*Provided information*.
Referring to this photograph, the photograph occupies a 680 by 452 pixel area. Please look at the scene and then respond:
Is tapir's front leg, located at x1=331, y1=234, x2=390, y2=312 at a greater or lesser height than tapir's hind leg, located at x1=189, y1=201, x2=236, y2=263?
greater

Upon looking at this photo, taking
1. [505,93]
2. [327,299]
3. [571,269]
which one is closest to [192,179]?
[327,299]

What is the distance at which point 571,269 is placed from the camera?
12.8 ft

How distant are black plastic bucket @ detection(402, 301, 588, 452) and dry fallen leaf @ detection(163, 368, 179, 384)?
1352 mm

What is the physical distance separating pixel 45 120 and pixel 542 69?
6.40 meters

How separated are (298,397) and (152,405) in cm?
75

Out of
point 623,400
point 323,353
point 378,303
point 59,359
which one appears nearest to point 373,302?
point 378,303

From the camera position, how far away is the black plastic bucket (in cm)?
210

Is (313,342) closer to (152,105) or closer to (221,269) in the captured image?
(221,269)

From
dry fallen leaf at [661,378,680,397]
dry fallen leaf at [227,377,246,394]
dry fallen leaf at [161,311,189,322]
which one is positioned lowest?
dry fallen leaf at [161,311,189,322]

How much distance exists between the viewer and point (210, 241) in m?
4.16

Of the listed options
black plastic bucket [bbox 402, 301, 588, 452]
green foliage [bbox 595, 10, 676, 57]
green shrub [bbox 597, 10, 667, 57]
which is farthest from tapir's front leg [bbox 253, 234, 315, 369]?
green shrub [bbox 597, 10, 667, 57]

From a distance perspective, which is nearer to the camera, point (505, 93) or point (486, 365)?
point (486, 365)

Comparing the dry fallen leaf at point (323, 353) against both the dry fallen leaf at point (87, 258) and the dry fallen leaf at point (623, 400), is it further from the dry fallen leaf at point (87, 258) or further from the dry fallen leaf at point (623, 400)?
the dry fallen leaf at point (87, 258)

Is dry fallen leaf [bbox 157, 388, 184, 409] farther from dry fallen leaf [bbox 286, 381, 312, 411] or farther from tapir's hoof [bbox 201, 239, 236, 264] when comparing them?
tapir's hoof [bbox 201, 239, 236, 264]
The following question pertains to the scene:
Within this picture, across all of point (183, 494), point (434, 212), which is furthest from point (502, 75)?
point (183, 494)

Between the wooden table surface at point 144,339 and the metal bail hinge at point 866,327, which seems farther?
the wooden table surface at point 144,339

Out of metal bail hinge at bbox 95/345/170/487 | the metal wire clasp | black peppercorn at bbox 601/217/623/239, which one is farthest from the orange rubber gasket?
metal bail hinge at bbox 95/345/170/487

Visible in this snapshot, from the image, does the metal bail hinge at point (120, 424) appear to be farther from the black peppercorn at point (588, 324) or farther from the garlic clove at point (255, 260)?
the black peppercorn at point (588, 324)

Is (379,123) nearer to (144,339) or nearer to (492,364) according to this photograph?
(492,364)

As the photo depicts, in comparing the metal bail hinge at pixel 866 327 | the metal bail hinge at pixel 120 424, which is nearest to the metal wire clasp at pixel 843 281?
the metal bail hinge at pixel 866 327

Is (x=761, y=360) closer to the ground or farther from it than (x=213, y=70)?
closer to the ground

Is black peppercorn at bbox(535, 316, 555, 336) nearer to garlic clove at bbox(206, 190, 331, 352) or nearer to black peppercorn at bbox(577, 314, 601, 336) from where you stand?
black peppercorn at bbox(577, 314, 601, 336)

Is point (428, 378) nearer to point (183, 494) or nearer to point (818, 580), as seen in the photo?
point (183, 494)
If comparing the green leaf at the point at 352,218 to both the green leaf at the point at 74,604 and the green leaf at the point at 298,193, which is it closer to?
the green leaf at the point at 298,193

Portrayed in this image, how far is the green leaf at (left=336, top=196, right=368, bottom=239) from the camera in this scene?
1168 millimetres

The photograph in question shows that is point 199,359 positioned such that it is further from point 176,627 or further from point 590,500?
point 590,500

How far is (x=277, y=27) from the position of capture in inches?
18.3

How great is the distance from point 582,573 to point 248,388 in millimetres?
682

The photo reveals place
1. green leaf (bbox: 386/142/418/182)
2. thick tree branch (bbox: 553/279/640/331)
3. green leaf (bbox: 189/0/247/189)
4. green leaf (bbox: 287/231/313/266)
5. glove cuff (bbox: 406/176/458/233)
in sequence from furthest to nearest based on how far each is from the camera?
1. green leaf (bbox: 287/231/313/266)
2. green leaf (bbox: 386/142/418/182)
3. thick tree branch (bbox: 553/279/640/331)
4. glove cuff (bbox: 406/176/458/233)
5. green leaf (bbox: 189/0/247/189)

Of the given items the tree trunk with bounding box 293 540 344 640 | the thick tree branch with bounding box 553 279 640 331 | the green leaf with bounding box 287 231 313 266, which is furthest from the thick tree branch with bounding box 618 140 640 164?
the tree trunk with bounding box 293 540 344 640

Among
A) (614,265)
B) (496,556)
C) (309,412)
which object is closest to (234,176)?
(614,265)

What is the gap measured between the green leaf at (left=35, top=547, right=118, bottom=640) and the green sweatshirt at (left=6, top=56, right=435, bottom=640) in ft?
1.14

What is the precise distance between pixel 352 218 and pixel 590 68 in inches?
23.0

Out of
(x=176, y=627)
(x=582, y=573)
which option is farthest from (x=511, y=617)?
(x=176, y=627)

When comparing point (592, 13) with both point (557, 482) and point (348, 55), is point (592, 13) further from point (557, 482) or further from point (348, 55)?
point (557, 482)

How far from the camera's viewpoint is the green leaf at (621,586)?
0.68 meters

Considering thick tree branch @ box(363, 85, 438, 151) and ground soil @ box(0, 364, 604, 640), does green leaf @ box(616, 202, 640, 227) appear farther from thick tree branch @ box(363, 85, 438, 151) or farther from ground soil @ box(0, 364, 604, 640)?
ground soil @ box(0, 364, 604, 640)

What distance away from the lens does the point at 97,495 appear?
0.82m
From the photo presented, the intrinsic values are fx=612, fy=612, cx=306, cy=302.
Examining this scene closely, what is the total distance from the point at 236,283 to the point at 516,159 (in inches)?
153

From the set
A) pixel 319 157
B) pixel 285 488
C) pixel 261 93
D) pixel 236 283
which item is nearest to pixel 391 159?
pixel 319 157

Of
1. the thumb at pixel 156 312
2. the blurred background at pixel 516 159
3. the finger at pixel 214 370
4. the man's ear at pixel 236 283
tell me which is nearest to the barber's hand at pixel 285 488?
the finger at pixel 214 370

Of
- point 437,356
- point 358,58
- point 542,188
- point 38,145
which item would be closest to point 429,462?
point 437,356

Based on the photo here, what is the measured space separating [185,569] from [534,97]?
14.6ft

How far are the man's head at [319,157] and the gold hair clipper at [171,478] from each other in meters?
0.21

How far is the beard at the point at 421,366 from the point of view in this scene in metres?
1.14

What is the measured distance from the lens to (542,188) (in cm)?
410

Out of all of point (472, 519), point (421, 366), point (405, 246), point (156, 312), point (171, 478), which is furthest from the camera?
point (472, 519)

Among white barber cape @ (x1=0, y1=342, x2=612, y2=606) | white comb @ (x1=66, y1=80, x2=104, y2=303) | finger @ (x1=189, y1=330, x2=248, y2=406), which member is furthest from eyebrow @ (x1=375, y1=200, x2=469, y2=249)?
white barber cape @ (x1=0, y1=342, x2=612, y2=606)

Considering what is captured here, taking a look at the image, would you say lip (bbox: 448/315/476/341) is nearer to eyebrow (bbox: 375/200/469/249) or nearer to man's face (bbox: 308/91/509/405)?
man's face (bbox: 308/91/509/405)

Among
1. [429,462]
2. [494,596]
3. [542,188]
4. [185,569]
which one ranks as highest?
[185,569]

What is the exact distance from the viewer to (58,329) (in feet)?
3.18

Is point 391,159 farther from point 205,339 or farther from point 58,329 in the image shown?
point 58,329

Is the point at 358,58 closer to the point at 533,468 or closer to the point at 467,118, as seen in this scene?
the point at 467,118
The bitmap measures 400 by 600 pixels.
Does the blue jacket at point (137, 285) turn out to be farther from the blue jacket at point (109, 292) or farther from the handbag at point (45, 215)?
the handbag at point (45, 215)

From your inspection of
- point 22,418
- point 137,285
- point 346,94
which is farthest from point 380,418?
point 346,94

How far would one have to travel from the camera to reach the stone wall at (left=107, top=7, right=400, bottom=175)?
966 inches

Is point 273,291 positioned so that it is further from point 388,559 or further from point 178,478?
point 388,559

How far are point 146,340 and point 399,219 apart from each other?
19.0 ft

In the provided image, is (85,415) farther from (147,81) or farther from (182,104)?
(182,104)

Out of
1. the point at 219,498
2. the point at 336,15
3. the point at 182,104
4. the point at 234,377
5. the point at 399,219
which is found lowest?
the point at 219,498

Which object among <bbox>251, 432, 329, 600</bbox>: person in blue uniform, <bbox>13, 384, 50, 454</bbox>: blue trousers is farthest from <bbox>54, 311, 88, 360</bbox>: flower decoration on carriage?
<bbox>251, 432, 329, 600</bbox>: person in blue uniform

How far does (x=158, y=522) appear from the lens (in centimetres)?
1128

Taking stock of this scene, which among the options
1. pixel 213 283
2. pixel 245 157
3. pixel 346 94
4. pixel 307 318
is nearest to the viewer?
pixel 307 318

*Your objective*. Can you copy the data word for word, starting at the line that contains "From your inspection of" and ending at the last line of the data?

*Result*.
From your inspection of
- point 22,418
- point 137,285
- point 346,94
which is farthest from point 380,418?
point 346,94

How far would one have to travel from the camera to reach the stone wall at (left=107, top=7, right=400, bottom=175)?
966 inches

Is point 273,291 positioned so that it is further from point 388,559 or further from point 178,478?
point 388,559

How far are point 146,340 and point 399,219 apart from each other?
19.0 ft

In the provided image, is (85,415) farther from (147,81) or farther from (182,104)?
(182,104)

Out of
1. the point at 219,498
2. the point at 336,15
3. the point at 182,104
4. the point at 234,377
5. the point at 399,219
which is found lowest?
the point at 219,498

Which object among <bbox>251, 432, 329, 600</bbox>: person in blue uniform, <bbox>13, 384, 50, 454</bbox>: blue trousers is farthest from <bbox>54, 311, 88, 360</bbox>: flower decoration on carriage?
<bbox>251, 432, 329, 600</bbox>: person in blue uniform

How far does (x=158, y=522) appear from the lens (in centimetres)?
1128

Taking stock of this scene, which among the options
1. pixel 213 283
2. pixel 245 157
3. pixel 346 94
4. pixel 307 318
is nearest to the viewer?
pixel 307 318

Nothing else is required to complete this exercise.